The move was the third consecutive output hike of a similar announced by OPEC+. It was followed by Israel and Iran indulging in a heated military exchange, a subsequent but hitherto empty threat to close the Strait of Hormuz by Tehran, and a bombing by the U.S. of Iran's nuclear facilities.
But an easing of fears of a wider regional conflict in the Middle East on Monday, and the cessation of hostilities punctured the rally, as market fundamentals pointing to a well supplied market returned with a vengeance.
The rally, driven by heightened risk premiums, was already on a weak and uncertain footing with plenty of oil in the market, and predictions of muted demand growth by the International Energy Agency.

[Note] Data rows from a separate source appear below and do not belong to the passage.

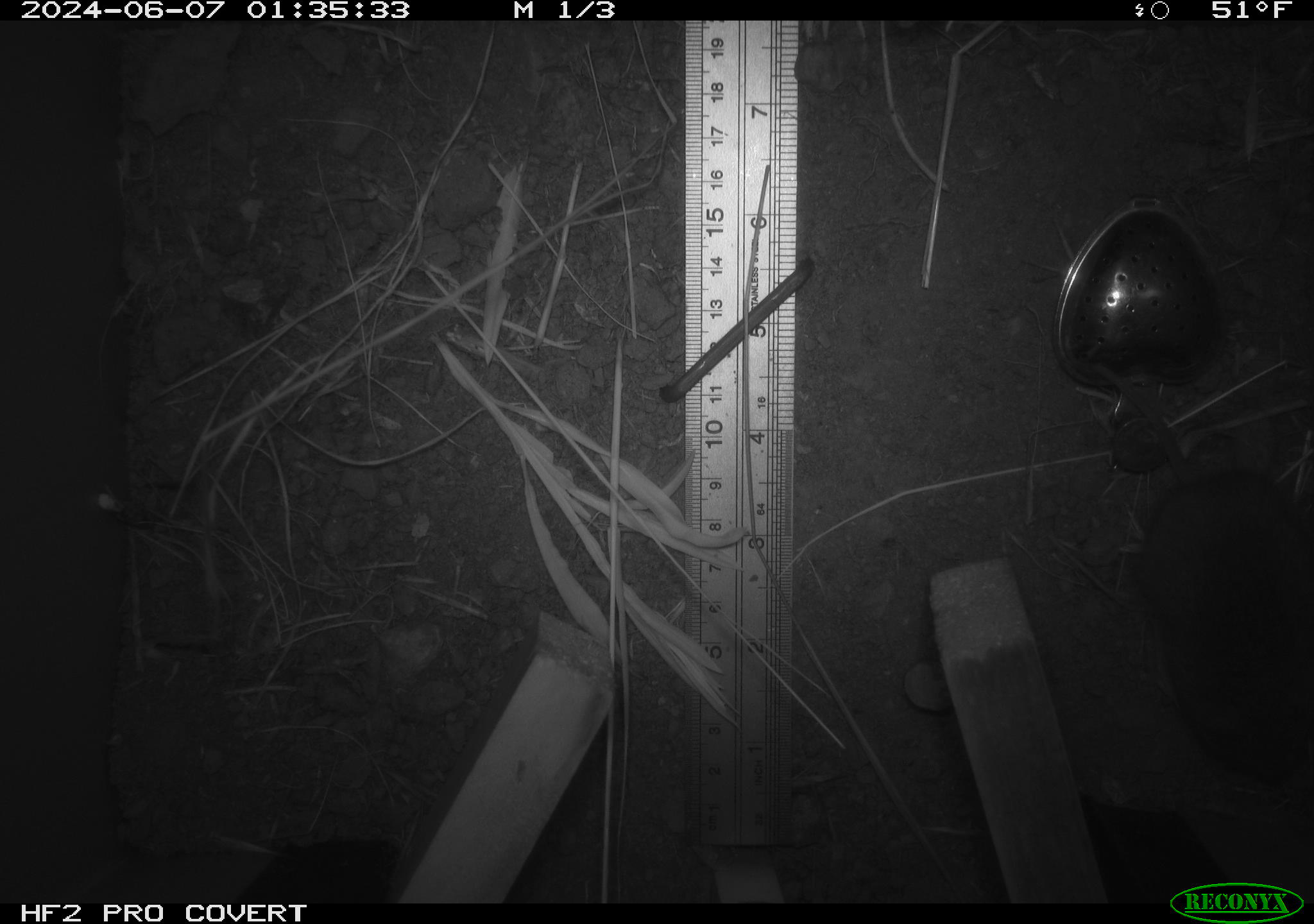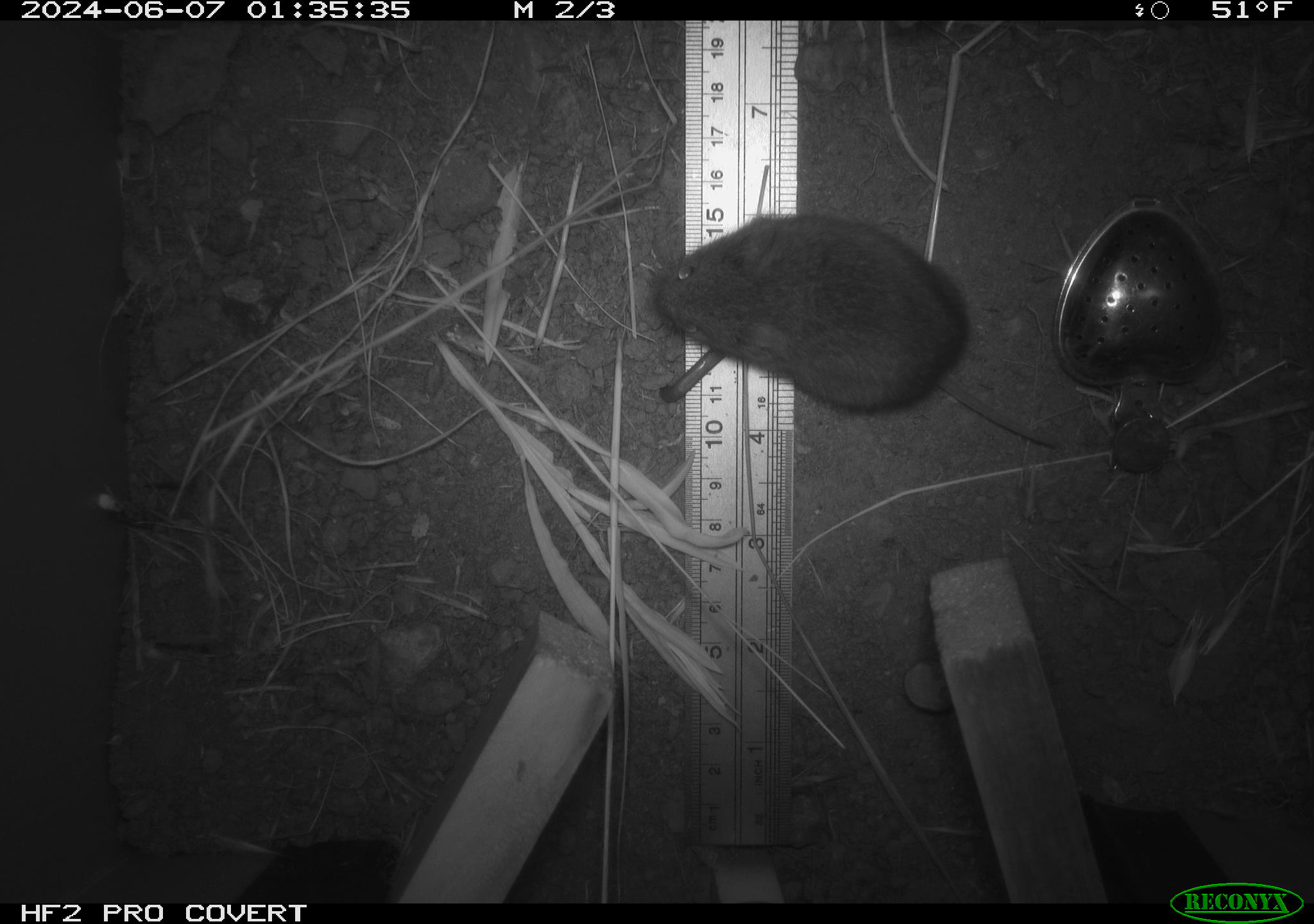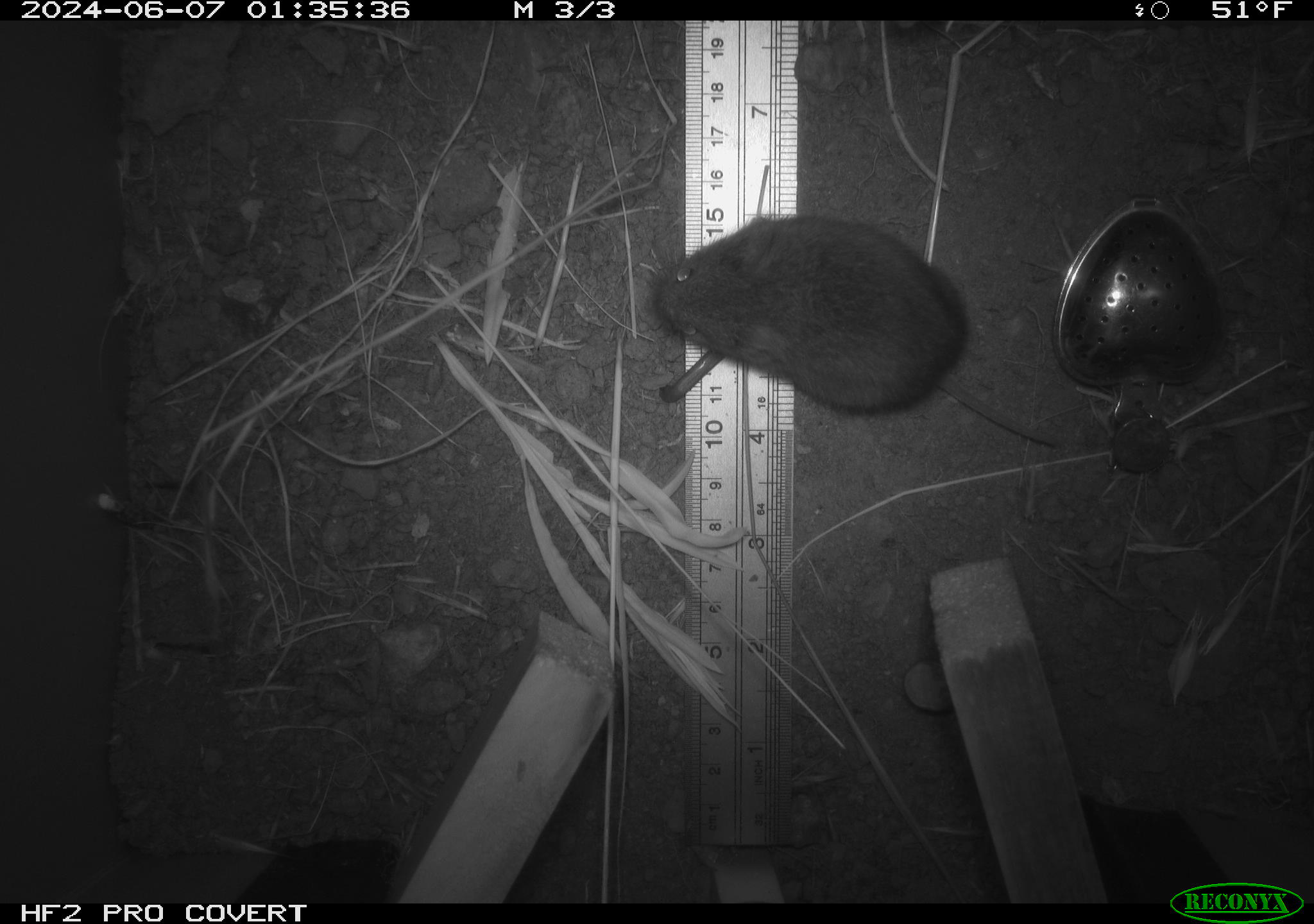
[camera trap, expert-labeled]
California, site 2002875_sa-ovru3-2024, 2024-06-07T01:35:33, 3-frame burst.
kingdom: Animalia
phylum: Chordata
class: Mammalia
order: Rodentia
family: Cricetidae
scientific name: Arvicolinae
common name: voles, lemmings, and muskrats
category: arvicolinae subfamily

Problem is that, during a phase of heightened geopolitical tensions, it is easy to lose sight of the fact that oil is not just a story of supply, but quite critically a story demand too.
Oil Is Not Just A Story Of Supply
In its June market update, the IEA forecast global oil demand to increase by 720,000 bpd in 2025. It also added that growth in 2026, at 740,000 bpd, will be held back by 'a challenging economic outlook and the uptake of clean energy technologies.'
Of course, IEA is often deemed too bearish in some quarters, and there are others in the market predicting demand growth north of 1 million bpd for 2025 and 2026, including OPEC, which puts it at 1.3 million bpd, according to its latest monthly update.
Even if the most optimistic demand growth forecast is taken at face value, that can still be more than met by production growth from non-OPEC sources, and that too at a time when OPEC is bringing back more barrels.
It's precisely why Wall Street is somewhat busy moving past 'what if' ad hoc predictions on oil prices ranging between $80 and $110. They were all based on hypotheticals about Iran shutting down the Strait of Hormuz, restricting oil flows through the critical maritime artery, halving them for a month and reducing them by 10% for the following 11 months.
As even that unrealistic prospects fades away, the oil market is staring at a surplus for the fourth quarter of the year, especially for light sweet crude. Back in May, prior to the escalation of tensions in the Middle East, for 2026, Goldman Sachs was predicting sub-$60 average oil prices; $56 for Brent and $52 for U.S. benchmark West Texas Intermediate.
It was part of rising number of its peers lining up to trim their price predictions for 2025-26 down to the $60s or below. That world is rapidly returning and will likely stay barring a major geopolitical escalation or macroeconomic event.